In a groundbreaking study, scientists from the U.S. and the U.K. have utilized artificial intelligence (AI) to map the activities of seafloor invertebrate animals, including worms, clams, and shrimps, across all the world’s oceans. This research, spearheaded by Texas A&M University in collaboration with the University of Southampton and Yale University, harnessed large datasets and machine learning techniques to uncover the key factors that sustain marine ecosystems.

The diverse marine sediments covering a significant portion of the Earth’s surface play a crucial role in global carbon, nutrient, and biogeochemical cycles through the process of ‘bioturbation,’ where small creatures residing in the sediments stir and churn the seafloor. Similar to how worms enhance soil in terrestrial gardens, invertebrates on the seabed contribute to improving conditions for oceanic life.
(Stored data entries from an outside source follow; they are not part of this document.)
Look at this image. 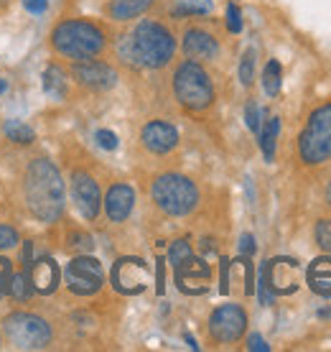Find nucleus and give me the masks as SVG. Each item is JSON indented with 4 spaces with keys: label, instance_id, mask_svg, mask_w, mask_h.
Instances as JSON below:
<instances>
[{
    "label": "nucleus",
    "instance_id": "nucleus-12",
    "mask_svg": "<svg viewBox=\"0 0 331 352\" xmlns=\"http://www.w3.org/2000/svg\"><path fill=\"white\" fill-rule=\"evenodd\" d=\"M176 273V286L179 291L189 294V296H199L207 291V283L212 278V268L204 258H196L192 253L189 258H183L181 263L174 265Z\"/></svg>",
    "mask_w": 331,
    "mask_h": 352
},
{
    "label": "nucleus",
    "instance_id": "nucleus-40",
    "mask_svg": "<svg viewBox=\"0 0 331 352\" xmlns=\"http://www.w3.org/2000/svg\"><path fill=\"white\" fill-rule=\"evenodd\" d=\"M326 204L331 207V182H329V186H326Z\"/></svg>",
    "mask_w": 331,
    "mask_h": 352
},
{
    "label": "nucleus",
    "instance_id": "nucleus-7",
    "mask_svg": "<svg viewBox=\"0 0 331 352\" xmlns=\"http://www.w3.org/2000/svg\"><path fill=\"white\" fill-rule=\"evenodd\" d=\"M3 332L18 350H44L52 344V324L31 311H13L3 319Z\"/></svg>",
    "mask_w": 331,
    "mask_h": 352
},
{
    "label": "nucleus",
    "instance_id": "nucleus-2",
    "mask_svg": "<svg viewBox=\"0 0 331 352\" xmlns=\"http://www.w3.org/2000/svg\"><path fill=\"white\" fill-rule=\"evenodd\" d=\"M23 199L28 212L41 222H56L64 212L67 192L59 168L49 159H34L23 176Z\"/></svg>",
    "mask_w": 331,
    "mask_h": 352
},
{
    "label": "nucleus",
    "instance_id": "nucleus-26",
    "mask_svg": "<svg viewBox=\"0 0 331 352\" xmlns=\"http://www.w3.org/2000/svg\"><path fill=\"white\" fill-rule=\"evenodd\" d=\"M253 80H255V49H247L242 62H240V82L247 87V85H253Z\"/></svg>",
    "mask_w": 331,
    "mask_h": 352
},
{
    "label": "nucleus",
    "instance_id": "nucleus-37",
    "mask_svg": "<svg viewBox=\"0 0 331 352\" xmlns=\"http://www.w3.org/2000/svg\"><path fill=\"white\" fill-rule=\"evenodd\" d=\"M247 350H258V352H268L271 350V344L265 342L260 335H250V340H247Z\"/></svg>",
    "mask_w": 331,
    "mask_h": 352
},
{
    "label": "nucleus",
    "instance_id": "nucleus-25",
    "mask_svg": "<svg viewBox=\"0 0 331 352\" xmlns=\"http://www.w3.org/2000/svg\"><path fill=\"white\" fill-rule=\"evenodd\" d=\"M3 131L8 135L13 143H21V146H26V143H34L36 133L34 128H28L26 123H21V120H8V123L3 125Z\"/></svg>",
    "mask_w": 331,
    "mask_h": 352
},
{
    "label": "nucleus",
    "instance_id": "nucleus-20",
    "mask_svg": "<svg viewBox=\"0 0 331 352\" xmlns=\"http://www.w3.org/2000/svg\"><path fill=\"white\" fill-rule=\"evenodd\" d=\"M150 6H153V0H110L107 16L113 18V21H117V23H125V21L140 18Z\"/></svg>",
    "mask_w": 331,
    "mask_h": 352
},
{
    "label": "nucleus",
    "instance_id": "nucleus-35",
    "mask_svg": "<svg viewBox=\"0 0 331 352\" xmlns=\"http://www.w3.org/2000/svg\"><path fill=\"white\" fill-rule=\"evenodd\" d=\"M23 8H26L28 13L41 16V13H46V8H49V0H23Z\"/></svg>",
    "mask_w": 331,
    "mask_h": 352
},
{
    "label": "nucleus",
    "instance_id": "nucleus-39",
    "mask_svg": "<svg viewBox=\"0 0 331 352\" xmlns=\"http://www.w3.org/2000/svg\"><path fill=\"white\" fill-rule=\"evenodd\" d=\"M186 342H189V347H192V350H199V344H196V340H194L192 335H186Z\"/></svg>",
    "mask_w": 331,
    "mask_h": 352
},
{
    "label": "nucleus",
    "instance_id": "nucleus-27",
    "mask_svg": "<svg viewBox=\"0 0 331 352\" xmlns=\"http://www.w3.org/2000/svg\"><path fill=\"white\" fill-rule=\"evenodd\" d=\"M192 253L194 250L189 245V240H176V243H171V248H168V263H171V268L176 263H181L183 258H189Z\"/></svg>",
    "mask_w": 331,
    "mask_h": 352
},
{
    "label": "nucleus",
    "instance_id": "nucleus-16",
    "mask_svg": "<svg viewBox=\"0 0 331 352\" xmlns=\"http://www.w3.org/2000/svg\"><path fill=\"white\" fill-rule=\"evenodd\" d=\"M183 54L194 62H212L217 59L219 44L217 38L204 28H189L183 34Z\"/></svg>",
    "mask_w": 331,
    "mask_h": 352
},
{
    "label": "nucleus",
    "instance_id": "nucleus-19",
    "mask_svg": "<svg viewBox=\"0 0 331 352\" xmlns=\"http://www.w3.org/2000/svg\"><path fill=\"white\" fill-rule=\"evenodd\" d=\"M306 283L321 299H331V256H321L311 261L306 268Z\"/></svg>",
    "mask_w": 331,
    "mask_h": 352
},
{
    "label": "nucleus",
    "instance_id": "nucleus-28",
    "mask_svg": "<svg viewBox=\"0 0 331 352\" xmlns=\"http://www.w3.org/2000/svg\"><path fill=\"white\" fill-rule=\"evenodd\" d=\"M69 248L82 256V253H92V248H95V240L89 238L87 232H71L69 235Z\"/></svg>",
    "mask_w": 331,
    "mask_h": 352
},
{
    "label": "nucleus",
    "instance_id": "nucleus-29",
    "mask_svg": "<svg viewBox=\"0 0 331 352\" xmlns=\"http://www.w3.org/2000/svg\"><path fill=\"white\" fill-rule=\"evenodd\" d=\"M316 243L323 253H331V220H321L316 225Z\"/></svg>",
    "mask_w": 331,
    "mask_h": 352
},
{
    "label": "nucleus",
    "instance_id": "nucleus-41",
    "mask_svg": "<svg viewBox=\"0 0 331 352\" xmlns=\"http://www.w3.org/2000/svg\"><path fill=\"white\" fill-rule=\"evenodd\" d=\"M5 87H8V85H5V80H0V95L5 92Z\"/></svg>",
    "mask_w": 331,
    "mask_h": 352
},
{
    "label": "nucleus",
    "instance_id": "nucleus-38",
    "mask_svg": "<svg viewBox=\"0 0 331 352\" xmlns=\"http://www.w3.org/2000/svg\"><path fill=\"white\" fill-rule=\"evenodd\" d=\"M156 291L158 294H163V261H161V258H158L156 261Z\"/></svg>",
    "mask_w": 331,
    "mask_h": 352
},
{
    "label": "nucleus",
    "instance_id": "nucleus-34",
    "mask_svg": "<svg viewBox=\"0 0 331 352\" xmlns=\"http://www.w3.org/2000/svg\"><path fill=\"white\" fill-rule=\"evenodd\" d=\"M95 138H97V143H100V146H102L105 151H115V148H117V135H115L113 131H97Z\"/></svg>",
    "mask_w": 331,
    "mask_h": 352
},
{
    "label": "nucleus",
    "instance_id": "nucleus-18",
    "mask_svg": "<svg viewBox=\"0 0 331 352\" xmlns=\"http://www.w3.org/2000/svg\"><path fill=\"white\" fill-rule=\"evenodd\" d=\"M102 204H105L110 222H125L130 217L133 207H135V192H133L130 184H113Z\"/></svg>",
    "mask_w": 331,
    "mask_h": 352
},
{
    "label": "nucleus",
    "instance_id": "nucleus-13",
    "mask_svg": "<svg viewBox=\"0 0 331 352\" xmlns=\"http://www.w3.org/2000/svg\"><path fill=\"white\" fill-rule=\"evenodd\" d=\"M71 77L77 85L95 92H105L113 89L117 85V72L105 62H97V59H84V62L71 64Z\"/></svg>",
    "mask_w": 331,
    "mask_h": 352
},
{
    "label": "nucleus",
    "instance_id": "nucleus-17",
    "mask_svg": "<svg viewBox=\"0 0 331 352\" xmlns=\"http://www.w3.org/2000/svg\"><path fill=\"white\" fill-rule=\"evenodd\" d=\"M28 278H31L34 291H38L41 296H49V294H54V291L59 289L61 271L54 258L44 256V258H38L36 263H31V268H28Z\"/></svg>",
    "mask_w": 331,
    "mask_h": 352
},
{
    "label": "nucleus",
    "instance_id": "nucleus-22",
    "mask_svg": "<svg viewBox=\"0 0 331 352\" xmlns=\"http://www.w3.org/2000/svg\"><path fill=\"white\" fill-rule=\"evenodd\" d=\"M44 92L56 97V100H61V97L67 95V74H64V69L56 67V64H52V67L44 72Z\"/></svg>",
    "mask_w": 331,
    "mask_h": 352
},
{
    "label": "nucleus",
    "instance_id": "nucleus-14",
    "mask_svg": "<svg viewBox=\"0 0 331 352\" xmlns=\"http://www.w3.org/2000/svg\"><path fill=\"white\" fill-rule=\"evenodd\" d=\"M71 199L77 204L79 214L84 220H95L100 214V207H102V194H100V186L89 174L84 171H77L71 174Z\"/></svg>",
    "mask_w": 331,
    "mask_h": 352
},
{
    "label": "nucleus",
    "instance_id": "nucleus-4",
    "mask_svg": "<svg viewBox=\"0 0 331 352\" xmlns=\"http://www.w3.org/2000/svg\"><path fill=\"white\" fill-rule=\"evenodd\" d=\"M174 95L179 100V105L192 110V113H204L214 105V85H212L207 69L194 59L176 67Z\"/></svg>",
    "mask_w": 331,
    "mask_h": 352
},
{
    "label": "nucleus",
    "instance_id": "nucleus-31",
    "mask_svg": "<svg viewBox=\"0 0 331 352\" xmlns=\"http://www.w3.org/2000/svg\"><path fill=\"white\" fill-rule=\"evenodd\" d=\"M18 245V232L10 225H0V253Z\"/></svg>",
    "mask_w": 331,
    "mask_h": 352
},
{
    "label": "nucleus",
    "instance_id": "nucleus-15",
    "mask_svg": "<svg viewBox=\"0 0 331 352\" xmlns=\"http://www.w3.org/2000/svg\"><path fill=\"white\" fill-rule=\"evenodd\" d=\"M140 141L150 153L163 156V153H171L179 146V131L166 120H150L140 133Z\"/></svg>",
    "mask_w": 331,
    "mask_h": 352
},
{
    "label": "nucleus",
    "instance_id": "nucleus-36",
    "mask_svg": "<svg viewBox=\"0 0 331 352\" xmlns=\"http://www.w3.org/2000/svg\"><path fill=\"white\" fill-rule=\"evenodd\" d=\"M255 253V238L253 235H242L240 238V256L250 258Z\"/></svg>",
    "mask_w": 331,
    "mask_h": 352
},
{
    "label": "nucleus",
    "instance_id": "nucleus-23",
    "mask_svg": "<svg viewBox=\"0 0 331 352\" xmlns=\"http://www.w3.org/2000/svg\"><path fill=\"white\" fill-rule=\"evenodd\" d=\"M280 85H283V69H280L278 59H271L265 64V72H262V89L271 97H278Z\"/></svg>",
    "mask_w": 331,
    "mask_h": 352
},
{
    "label": "nucleus",
    "instance_id": "nucleus-21",
    "mask_svg": "<svg viewBox=\"0 0 331 352\" xmlns=\"http://www.w3.org/2000/svg\"><path fill=\"white\" fill-rule=\"evenodd\" d=\"M278 133H280V118H271V120H265V125H260V151L265 161H273L275 159V146H278Z\"/></svg>",
    "mask_w": 331,
    "mask_h": 352
},
{
    "label": "nucleus",
    "instance_id": "nucleus-30",
    "mask_svg": "<svg viewBox=\"0 0 331 352\" xmlns=\"http://www.w3.org/2000/svg\"><path fill=\"white\" fill-rule=\"evenodd\" d=\"M244 120H247V128H250L253 133L260 131V107H258L255 100H250L247 107H244Z\"/></svg>",
    "mask_w": 331,
    "mask_h": 352
},
{
    "label": "nucleus",
    "instance_id": "nucleus-3",
    "mask_svg": "<svg viewBox=\"0 0 331 352\" xmlns=\"http://www.w3.org/2000/svg\"><path fill=\"white\" fill-rule=\"evenodd\" d=\"M54 52L61 54L64 59L71 62H84V59H95L105 52L107 38L105 31L84 18H67L52 34Z\"/></svg>",
    "mask_w": 331,
    "mask_h": 352
},
{
    "label": "nucleus",
    "instance_id": "nucleus-24",
    "mask_svg": "<svg viewBox=\"0 0 331 352\" xmlns=\"http://www.w3.org/2000/svg\"><path fill=\"white\" fill-rule=\"evenodd\" d=\"M8 294L10 299L16 301H28L31 299V294H34V286H31V278H28V271L23 273H10V286H8Z\"/></svg>",
    "mask_w": 331,
    "mask_h": 352
},
{
    "label": "nucleus",
    "instance_id": "nucleus-1",
    "mask_svg": "<svg viewBox=\"0 0 331 352\" xmlns=\"http://www.w3.org/2000/svg\"><path fill=\"white\" fill-rule=\"evenodd\" d=\"M122 62L143 69H163L174 59L176 38L158 21H140L130 34H125L117 44Z\"/></svg>",
    "mask_w": 331,
    "mask_h": 352
},
{
    "label": "nucleus",
    "instance_id": "nucleus-11",
    "mask_svg": "<svg viewBox=\"0 0 331 352\" xmlns=\"http://www.w3.org/2000/svg\"><path fill=\"white\" fill-rule=\"evenodd\" d=\"M110 278H113L115 291H120L125 296H138L148 286L150 271L148 265L143 263V258H120L113 265Z\"/></svg>",
    "mask_w": 331,
    "mask_h": 352
},
{
    "label": "nucleus",
    "instance_id": "nucleus-33",
    "mask_svg": "<svg viewBox=\"0 0 331 352\" xmlns=\"http://www.w3.org/2000/svg\"><path fill=\"white\" fill-rule=\"evenodd\" d=\"M8 286H10V261L0 258V299L8 296Z\"/></svg>",
    "mask_w": 331,
    "mask_h": 352
},
{
    "label": "nucleus",
    "instance_id": "nucleus-6",
    "mask_svg": "<svg viewBox=\"0 0 331 352\" xmlns=\"http://www.w3.org/2000/svg\"><path fill=\"white\" fill-rule=\"evenodd\" d=\"M298 153L308 166H319L331 159V105L316 107L308 115V123L298 138Z\"/></svg>",
    "mask_w": 331,
    "mask_h": 352
},
{
    "label": "nucleus",
    "instance_id": "nucleus-9",
    "mask_svg": "<svg viewBox=\"0 0 331 352\" xmlns=\"http://www.w3.org/2000/svg\"><path fill=\"white\" fill-rule=\"evenodd\" d=\"M64 281H67V289L77 296H92L102 289L105 283V271H102V263L92 258L89 253H82V256H74L67 263V271H64Z\"/></svg>",
    "mask_w": 331,
    "mask_h": 352
},
{
    "label": "nucleus",
    "instance_id": "nucleus-8",
    "mask_svg": "<svg viewBox=\"0 0 331 352\" xmlns=\"http://www.w3.org/2000/svg\"><path fill=\"white\" fill-rule=\"evenodd\" d=\"M298 261L296 258H273L260 268L258 296L260 304L271 307L278 294H293L298 289Z\"/></svg>",
    "mask_w": 331,
    "mask_h": 352
},
{
    "label": "nucleus",
    "instance_id": "nucleus-5",
    "mask_svg": "<svg viewBox=\"0 0 331 352\" xmlns=\"http://www.w3.org/2000/svg\"><path fill=\"white\" fill-rule=\"evenodd\" d=\"M156 207L168 217H186L199 204V189L189 176L161 174L150 186Z\"/></svg>",
    "mask_w": 331,
    "mask_h": 352
},
{
    "label": "nucleus",
    "instance_id": "nucleus-10",
    "mask_svg": "<svg viewBox=\"0 0 331 352\" xmlns=\"http://www.w3.org/2000/svg\"><path fill=\"white\" fill-rule=\"evenodd\" d=\"M247 329V314L240 304H222L212 311L209 335L214 342H237Z\"/></svg>",
    "mask_w": 331,
    "mask_h": 352
},
{
    "label": "nucleus",
    "instance_id": "nucleus-32",
    "mask_svg": "<svg viewBox=\"0 0 331 352\" xmlns=\"http://www.w3.org/2000/svg\"><path fill=\"white\" fill-rule=\"evenodd\" d=\"M227 28H229V34H240L242 31V16H240V8H237L235 3L227 6Z\"/></svg>",
    "mask_w": 331,
    "mask_h": 352
}]
</instances>
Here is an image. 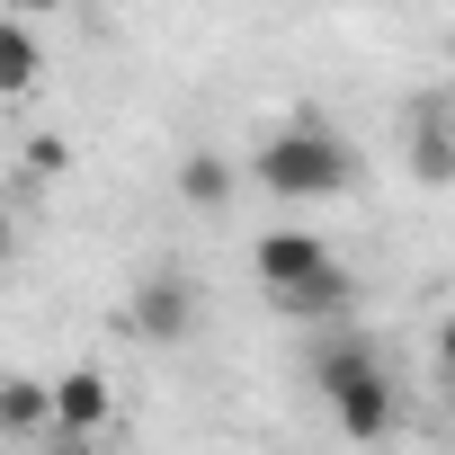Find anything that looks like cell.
Instances as JSON below:
<instances>
[{
  "label": "cell",
  "instance_id": "cell-14",
  "mask_svg": "<svg viewBox=\"0 0 455 455\" xmlns=\"http://www.w3.org/2000/svg\"><path fill=\"white\" fill-rule=\"evenodd\" d=\"M10 251H19V242H10V205H0V259H10Z\"/></svg>",
  "mask_w": 455,
  "mask_h": 455
},
{
  "label": "cell",
  "instance_id": "cell-7",
  "mask_svg": "<svg viewBox=\"0 0 455 455\" xmlns=\"http://www.w3.org/2000/svg\"><path fill=\"white\" fill-rule=\"evenodd\" d=\"M108 411H116V402H108V375H99V366H72V375L54 384V437H99Z\"/></svg>",
  "mask_w": 455,
  "mask_h": 455
},
{
  "label": "cell",
  "instance_id": "cell-9",
  "mask_svg": "<svg viewBox=\"0 0 455 455\" xmlns=\"http://www.w3.org/2000/svg\"><path fill=\"white\" fill-rule=\"evenodd\" d=\"M0 437H54V384H36V375L0 384Z\"/></svg>",
  "mask_w": 455,
  "mask_h": 455
},
{
  "label": "cell",
  "instance_id": "cell-6",
  "mask_svg": "<svg viewBox=\"0 0 455 455\" xmlns=\"http://www.w3.org/2000/svg\"><path fill=\"white\" fill-rule=\"evenodd\" d=\"M322 259H331V242L313 233V223H277V233H259V242H251L259 286H286V277H304V268H322Z\"/></svg>",
  "mask_w": 455,
  "mask_h": 455
},
{
  "label": "cell",
  "instance_id": "cell-4",
  "mask_svg": "<svg viewBox=\"0 0 455 455\" xmlns=\"http://www.w3.org/2000/svg\"><path fill=\"white\" fill-rule=\"evenodd\" d=\"M402 161L419 188H455V108L446 99H419L402 116Z\"/></svg>",
  "mask_w": 455,
  "mask_h": 455
},
{
  "label": "cell",
  "instance_id": "cell-8",
  "mask_svg": "<svg viewBox=\"0 0 455 455\" xmlns=\"http://www.w3.org/2000/svg\"><path fill=\"white\" fill-rule=\"evenodd\" d=\"M45 81V45H36V28L19 19V10H0V99H28Z\"/></svg>",
  "mask_w": 455,
  "mask_h": 455
},
{
  "label": "cell",
  "instance_id": "cell-12",
  "mask_svg": "<svg viewBox=\"0 0 455 455\" xmlns=\"http://www.w3.org/2000/svg\"><path fill=\"white\" fill-rule=\"evenodd\" d=\"M437 366H455V313L437 322Z\"/></svg>",
  "mask_w": 455,
  "mask_h": 455
},
{
  "label": "cell",
  "instance_id": "cell-13",
  "mask_svg": "<svg viewBox=\"0 0 455 455\" xmlns=\"http://www.w3.org/2000/svg\"><path fill=\"white\" fill-rule=\"evenodd\" d=\"M10 10H19V19H36V10H63V0H10Z\"/></svg>",
  "mask_w": 455,
  "mask_h": 455
},
{
  "label": "cell",
  "instance_id": "cell-3",
  "mask_svg": "<svg viewBox=\"0 0 455 455\" xmlns=\"http://www.w3.org/2000/svg\"><path fill=\"white\" fill-rule=\"evenodd\" d=\"M125 331L152 339V348H179L196 331V277L188 268H152L134 295H125Z\"/></svg>",
  "mask_w": 455,
  "mask_h": 455
},
{
  "label": "cell",
  "instance_id": "cell-11",
  "mask_svg": "<svg viewBox=\"0 0 455 455\" xmlns=\"http://www.w3.org/2000/svg\"><path fill=\"white\" fill-rule=\"evenodd\" d=\"M63 170H72V143H63V134H36V143H28V179H45V188H54Z\"/></svg>",
  "mask_w": 455,
  "mask_h": 455
},
{
  "label": "cell",
  "instance_id": "cell-5",
  "mask_svg": "<svg viewBox=\"0 0 455 455\" xmlns=\"http://www.w3.org/2000/svg\"><path fill=\"white\" fill-rule=\"evenodd\" d=\"M268 304H277L286 322H331V313H348V304H357V277H348L339 259H322V268H304V277L268 286Z\"/></svg>",
  "mask_w": 455,
  "mask_h": 455
},
{
  "label": "cell",
  "instance_id": "cell-10",
  "mask_svg": "<svg viewBox=\"0 0 455 455\" xmlns=\"http://www.w3.org/2000/svg\"><path fill=\"white\" fill-rule=\"evenodd\" d=\"M233 188H242V170L223 161V152H188V161H179V196H188L196 214H214V205H233Z\"/></svg>",
  "mask_w": 455,
  "mask_h": 455
},
{
  "label": "cell",
  "instance_id": "cell-2",
  "mask_svg": "<svg viewBox=\"0 0 455 455\" xmlns=\"http://www.w3.org/2000/svg\"><path fill=\"white\" fill-rule=\"evenodd\" d=\"M313 384H322L339 437H384V428H393V375H384V357H375L366 339H331V348L313 357Z\"/></svg>",
  "mask_w": 455,
  "mask_h": 455
},
{
  "label": "cell",
  "instance_id": "cell-1",
  "mask_svg": "<svg viewBox=\"0 0 455 455\" xmlns=\"http://www.w3.org/2000/svg\"><path fill=\"white\" fill-rule=\"evenodd\" d=\"M251 179H259L268 196H295V205H313V196H348V188L366 179V161H357V143H348L339 125H322V116H295V125H277V134L251 152Z\"/></svg>",
  "mask_w": 455,
  "mask_h": 455
},
{
  "label": "cell",
  "instance_id": "cell-15",
  "mask_svg": "<svg viewBox=\"0 0 455 455\" xmlns=\"http://www.w3.org/2000/svg\"><path fill=\"white\" fill-rule=\"evenodd\" d=\"M446 411H455V366H446Z\"/></svg>",
  "mask_w": 455,
  "mask_h": 455
}]
</instances>
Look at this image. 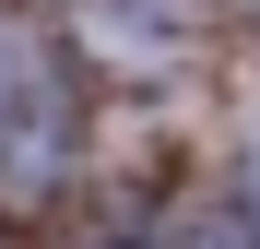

By comprehending these processes across different regions worldwide, scientists gain valuable insights into the factors influencing ocean health and their potential responses to climate change. The recent study, featured in the journal Current Biology, represents a significant advancement by enabling the prediction and mapping of seafloor creatures’ contributions globally for the first time.

Dr. Shuang Zhang, the lead researcher and assistant professor at the Department of Oceanography, Texas A&M University, highlighted the importance of understanding how bioturbation interacts with the environment in predicting the impacts of climate change. Martin Solan, Professor of Marine Ecology at the University of Southampton, emphasized the newfound insights into the diverse and essential role of ocean sediments in maintaining oceanic health.

Utilizing existing datasets on sea creature activity and sediment mixing depth from numerous locations worldwide, the researchers trained the AI to accurately predict and map the contributions of seafloor communities. This innovative approach provides a deeper understanding of the varying effects of these communities on ocean ecosystems, distinguishing between coastal areas and the deep sea.